Given that you draw comparative insights across diverse age groups, development tools, task complexities, and affective constructs, it is concerning that the review provides no assessment of internal validity, sampling rigor, or risk of bias in the selected literature. Such an omission limits the interpretability of key claims, especially those concerning developmental differences in CT skill acquisition and the effectiveness of various instructional strategies.
Notably, studies utilizing affective metrics (e.g., attitude, engagement, self-efficacy) are discussed as part of a growing trend, yet the reliability and validity of these measurements are not examined. It remains unclear whether standardized instruments were used or whether construct validity was verified, an essential detail when interpreting emotional and motivational findings across cultural and educational contexts.
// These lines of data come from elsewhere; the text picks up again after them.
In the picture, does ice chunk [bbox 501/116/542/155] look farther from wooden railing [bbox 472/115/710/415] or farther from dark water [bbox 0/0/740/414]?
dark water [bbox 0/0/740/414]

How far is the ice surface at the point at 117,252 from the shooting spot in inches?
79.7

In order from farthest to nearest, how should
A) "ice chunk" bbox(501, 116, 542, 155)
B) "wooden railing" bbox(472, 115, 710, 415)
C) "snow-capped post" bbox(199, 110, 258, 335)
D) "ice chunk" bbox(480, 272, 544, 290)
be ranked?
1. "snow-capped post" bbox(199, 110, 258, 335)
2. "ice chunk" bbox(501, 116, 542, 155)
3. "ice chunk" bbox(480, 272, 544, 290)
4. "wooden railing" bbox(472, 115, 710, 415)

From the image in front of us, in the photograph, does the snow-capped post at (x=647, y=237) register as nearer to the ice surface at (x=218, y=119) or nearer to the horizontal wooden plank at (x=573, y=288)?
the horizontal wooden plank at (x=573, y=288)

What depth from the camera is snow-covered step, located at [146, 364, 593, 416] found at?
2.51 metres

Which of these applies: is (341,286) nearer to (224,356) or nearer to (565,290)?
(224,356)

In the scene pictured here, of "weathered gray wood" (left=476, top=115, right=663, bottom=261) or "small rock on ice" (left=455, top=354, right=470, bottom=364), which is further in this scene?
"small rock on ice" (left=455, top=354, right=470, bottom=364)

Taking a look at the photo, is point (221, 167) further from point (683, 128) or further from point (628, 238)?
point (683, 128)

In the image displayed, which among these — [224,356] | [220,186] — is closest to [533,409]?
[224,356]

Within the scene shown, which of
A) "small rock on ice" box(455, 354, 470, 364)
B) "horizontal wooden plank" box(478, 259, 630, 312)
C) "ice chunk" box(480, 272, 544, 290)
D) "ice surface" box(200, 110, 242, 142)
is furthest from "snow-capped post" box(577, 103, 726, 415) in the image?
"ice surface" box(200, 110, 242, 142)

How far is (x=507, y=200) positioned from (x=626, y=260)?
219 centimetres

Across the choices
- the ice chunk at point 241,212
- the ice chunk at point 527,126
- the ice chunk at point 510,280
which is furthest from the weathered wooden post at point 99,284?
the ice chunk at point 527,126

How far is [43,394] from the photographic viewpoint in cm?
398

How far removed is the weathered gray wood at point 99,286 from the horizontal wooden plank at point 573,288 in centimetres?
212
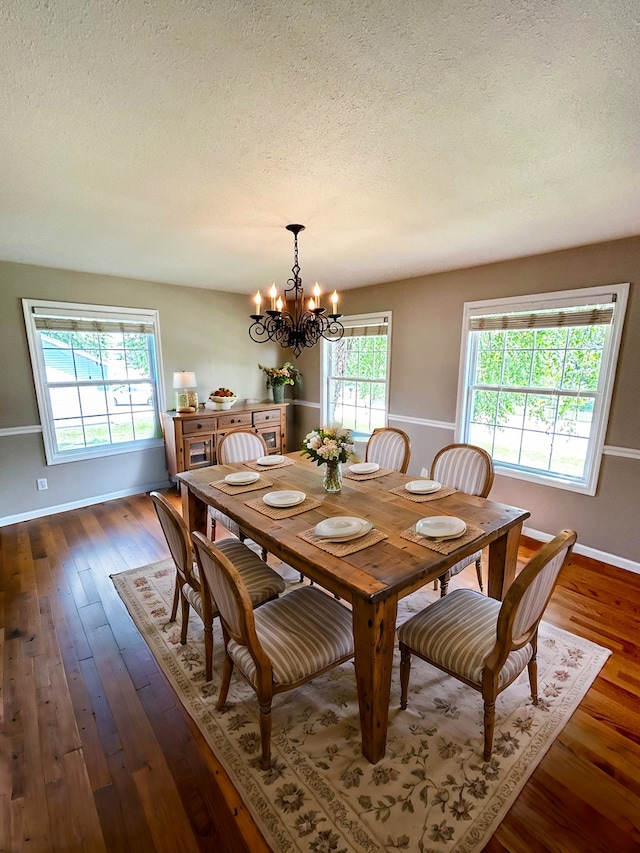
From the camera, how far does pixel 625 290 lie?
262 centimetres

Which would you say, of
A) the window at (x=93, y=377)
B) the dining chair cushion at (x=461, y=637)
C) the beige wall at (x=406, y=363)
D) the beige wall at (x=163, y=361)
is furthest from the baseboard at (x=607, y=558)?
the window at (x=93, y=377)

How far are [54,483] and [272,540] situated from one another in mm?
3213

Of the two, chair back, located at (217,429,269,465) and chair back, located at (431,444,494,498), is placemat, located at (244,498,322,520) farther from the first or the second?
chair back, located at (431,444,494,498)

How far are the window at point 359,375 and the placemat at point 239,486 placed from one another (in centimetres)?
187

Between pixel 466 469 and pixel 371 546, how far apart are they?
1.32 metres

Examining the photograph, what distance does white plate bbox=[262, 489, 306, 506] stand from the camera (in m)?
2.05

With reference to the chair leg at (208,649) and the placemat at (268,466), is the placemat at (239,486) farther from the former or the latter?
the chair leg at (208,649)

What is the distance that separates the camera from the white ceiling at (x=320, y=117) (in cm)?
94

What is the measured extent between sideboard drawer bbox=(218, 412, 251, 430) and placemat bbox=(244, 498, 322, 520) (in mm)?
2299

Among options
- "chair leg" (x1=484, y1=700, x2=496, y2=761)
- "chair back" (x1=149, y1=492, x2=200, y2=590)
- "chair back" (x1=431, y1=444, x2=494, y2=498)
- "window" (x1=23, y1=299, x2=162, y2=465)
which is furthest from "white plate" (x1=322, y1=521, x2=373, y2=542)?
"window" (x1=23, y1=299, x2=162, y2=465)

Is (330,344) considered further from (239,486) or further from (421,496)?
(421,496)

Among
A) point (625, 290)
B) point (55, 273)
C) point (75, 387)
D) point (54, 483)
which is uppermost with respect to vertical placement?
point (55, 273)

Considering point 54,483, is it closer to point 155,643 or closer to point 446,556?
point 155,643

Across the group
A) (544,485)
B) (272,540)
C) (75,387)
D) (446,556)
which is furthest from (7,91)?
(544,485)
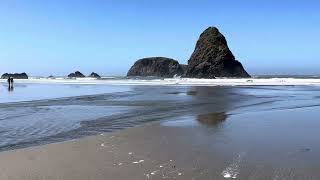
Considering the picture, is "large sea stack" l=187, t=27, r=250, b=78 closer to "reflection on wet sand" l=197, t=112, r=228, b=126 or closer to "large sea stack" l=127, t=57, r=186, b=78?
"large sea stack" l=127, t=57, r=186, b=78

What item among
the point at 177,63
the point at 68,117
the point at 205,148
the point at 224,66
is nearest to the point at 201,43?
the point at 224,66

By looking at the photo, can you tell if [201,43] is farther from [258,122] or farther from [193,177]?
[193,177]

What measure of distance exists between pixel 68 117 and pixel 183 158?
8447mm

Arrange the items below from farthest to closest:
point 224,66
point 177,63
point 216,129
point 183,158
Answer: point 177,63 → point 224,66 → point 216,129 → point 183,158

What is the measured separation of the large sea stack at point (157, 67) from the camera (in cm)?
13438

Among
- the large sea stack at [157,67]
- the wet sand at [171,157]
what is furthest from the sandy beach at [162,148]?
the large sea stack at [157,67]

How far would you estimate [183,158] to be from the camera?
7.64 m

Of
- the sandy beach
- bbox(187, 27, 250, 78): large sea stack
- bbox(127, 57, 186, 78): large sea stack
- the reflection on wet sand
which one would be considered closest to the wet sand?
the sandy beach

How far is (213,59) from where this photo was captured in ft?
301

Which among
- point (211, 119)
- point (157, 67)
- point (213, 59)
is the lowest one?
point (211, 119)

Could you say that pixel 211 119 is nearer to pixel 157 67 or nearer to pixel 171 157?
pixel 171 157

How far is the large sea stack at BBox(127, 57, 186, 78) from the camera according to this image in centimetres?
13438

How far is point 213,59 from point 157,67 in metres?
48.0

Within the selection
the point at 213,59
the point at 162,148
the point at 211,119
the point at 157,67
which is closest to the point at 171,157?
the point at 162,148
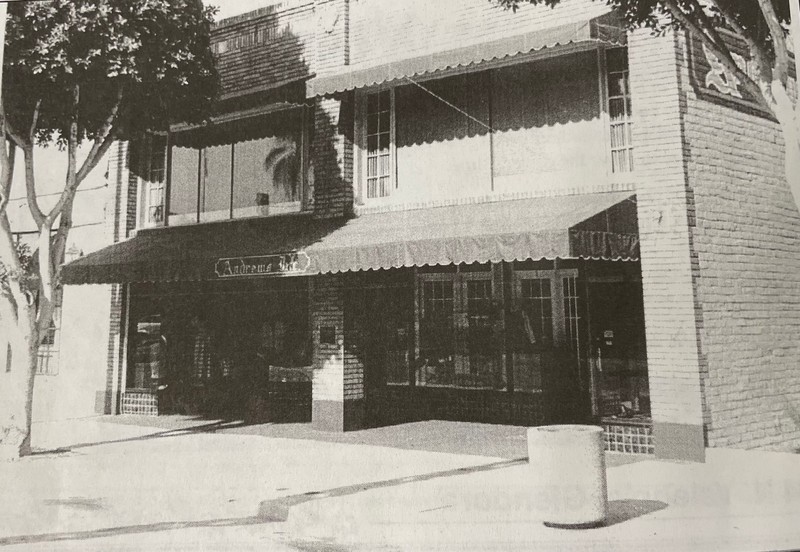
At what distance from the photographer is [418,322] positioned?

I would therefore like to pose the following questions to the authors:
Did you consider applying a quality appraisal framework (such as MMAT, CASP, or an education-specific rubric) to classify the methodological rigor of the included studies? If so, why was it omitted from the review process, and if not, how can readers distinguish between high- and low-confidence findings in your synthesis?
How did you address variation in the measurement tools used across studies, particularly for affective constructs such as “attitude” or “self-efficacy”? Were studies using validated psychometric instruments prioritized in your interpretation, or were all affective measures treated equally regardless of their methodological robustness?